» **Stored items**:
══════════════════════════════

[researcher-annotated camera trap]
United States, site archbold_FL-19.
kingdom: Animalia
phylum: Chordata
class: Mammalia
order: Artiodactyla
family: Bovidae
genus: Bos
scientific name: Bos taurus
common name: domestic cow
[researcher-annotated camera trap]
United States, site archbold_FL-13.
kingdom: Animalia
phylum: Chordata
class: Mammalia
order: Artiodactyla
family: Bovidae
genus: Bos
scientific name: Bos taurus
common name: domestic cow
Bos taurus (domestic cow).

══════════════════════════════

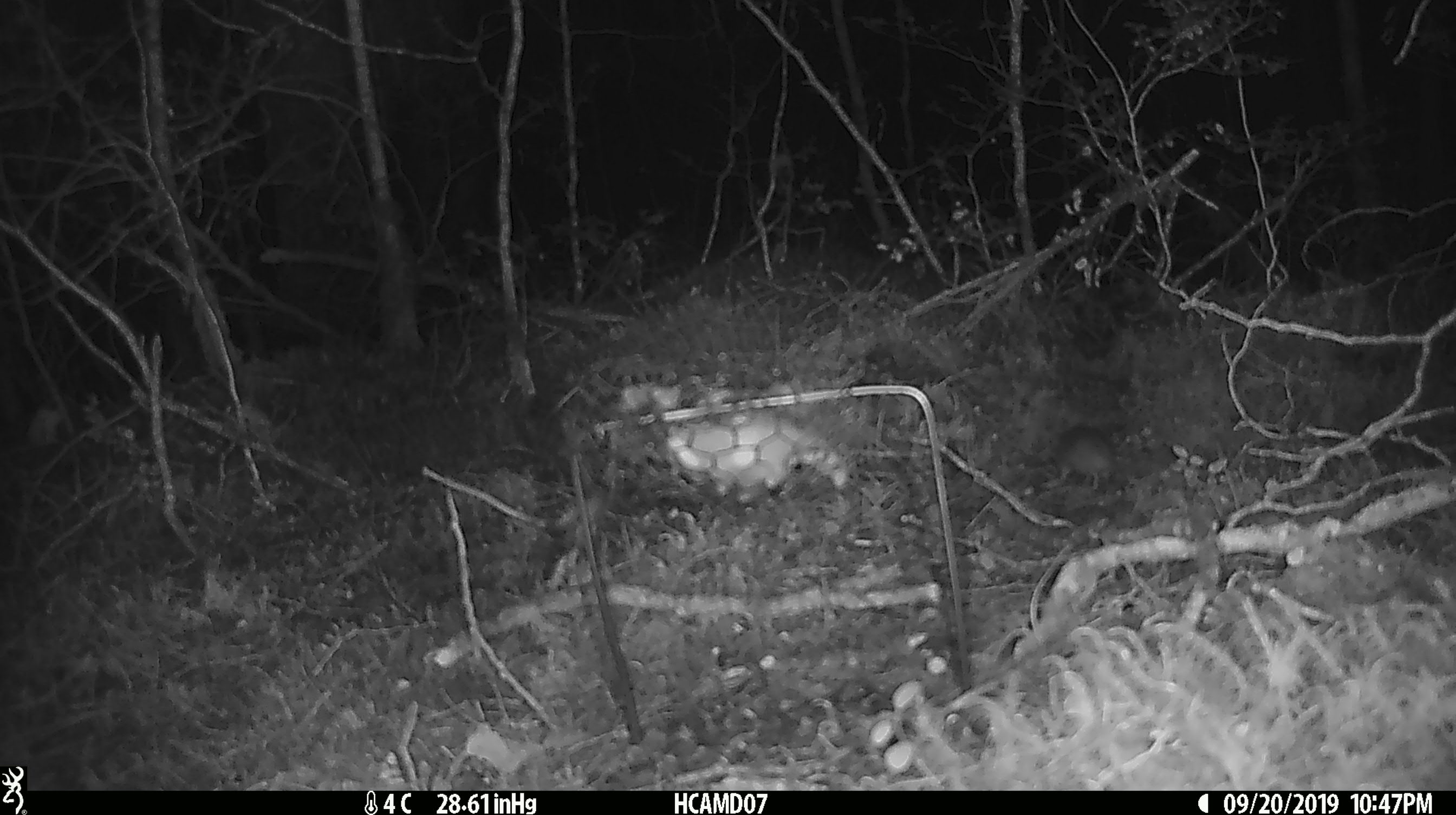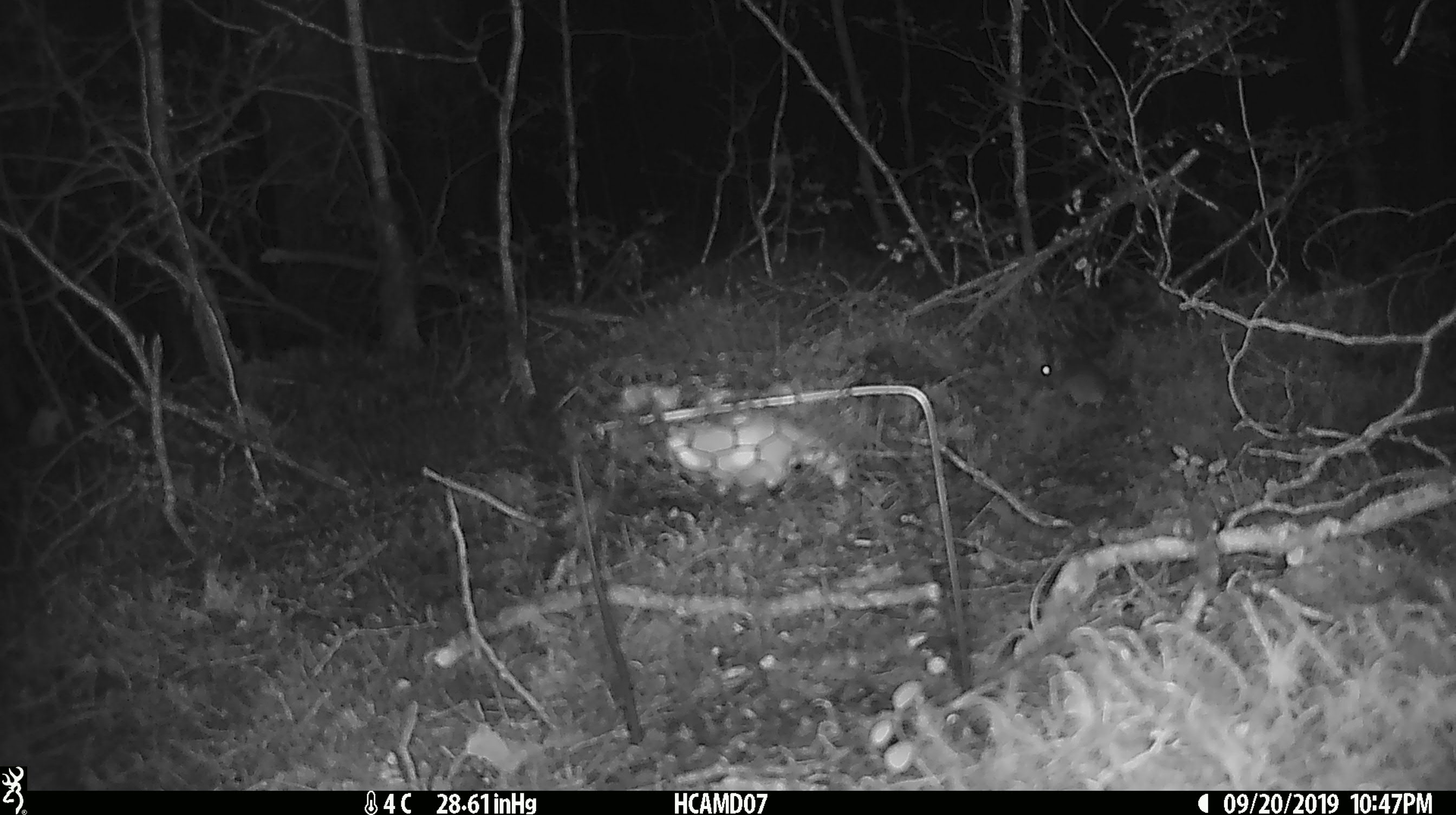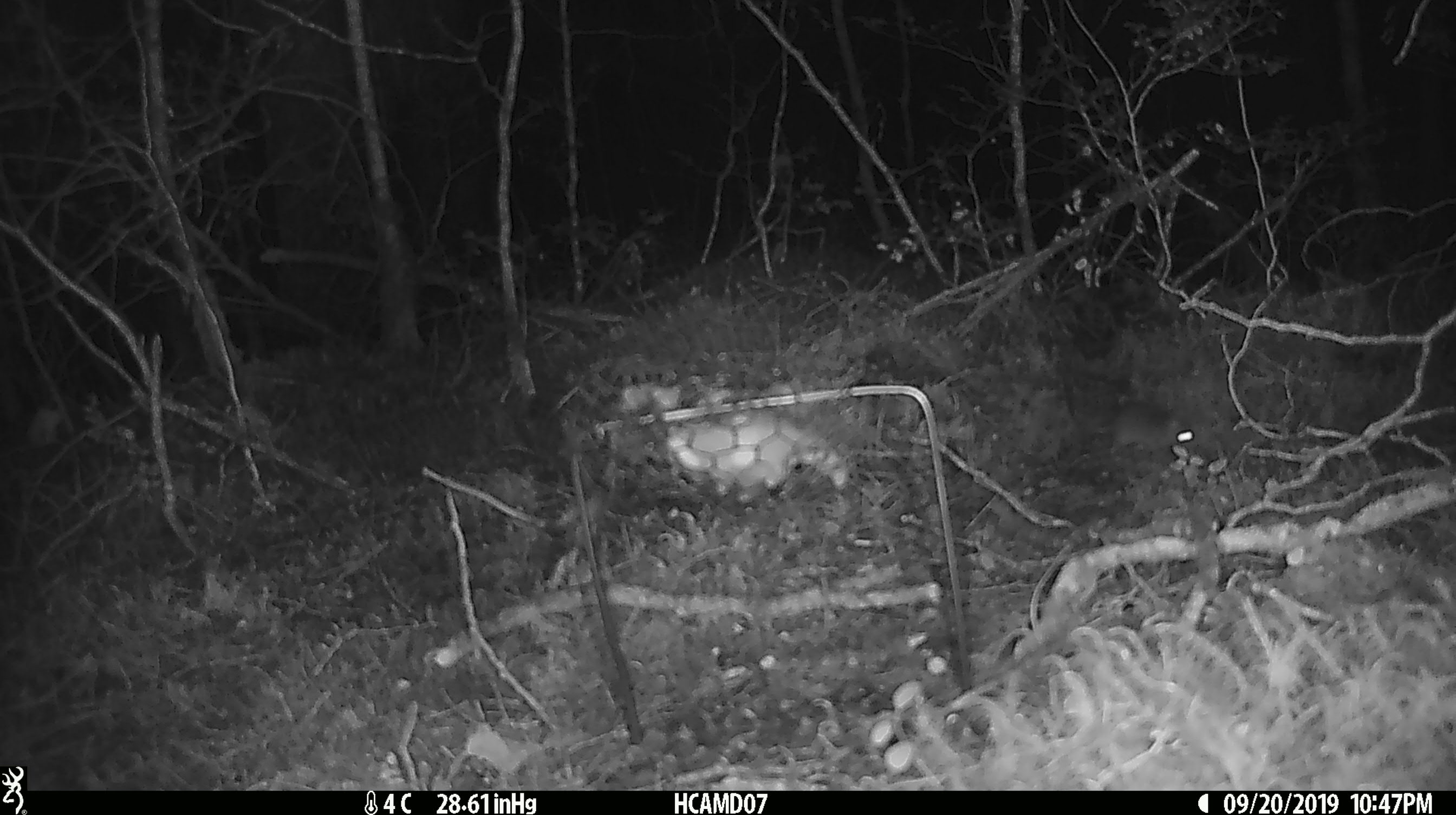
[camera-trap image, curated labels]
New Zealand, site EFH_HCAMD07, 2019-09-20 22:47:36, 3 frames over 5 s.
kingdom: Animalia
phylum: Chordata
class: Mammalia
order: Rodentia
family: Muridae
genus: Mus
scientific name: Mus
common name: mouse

══════════════════════════════

» **Assignment**:
Return only the part of the records above that opens with the line containing "New Zealand, site" and closes with the line containing "common name: mouse", ends included.

» **Exercise answer**:
New Zealand, site EFH_HCAMD07, 2019-09-20 22:47:36, 3 frames over 5 s.
kingdom: Animalia
phylum: Chordata
class: Mammalia
order: Rodentia
family: Muridae
genus: Mus
scientific name: Mus
common name: mouse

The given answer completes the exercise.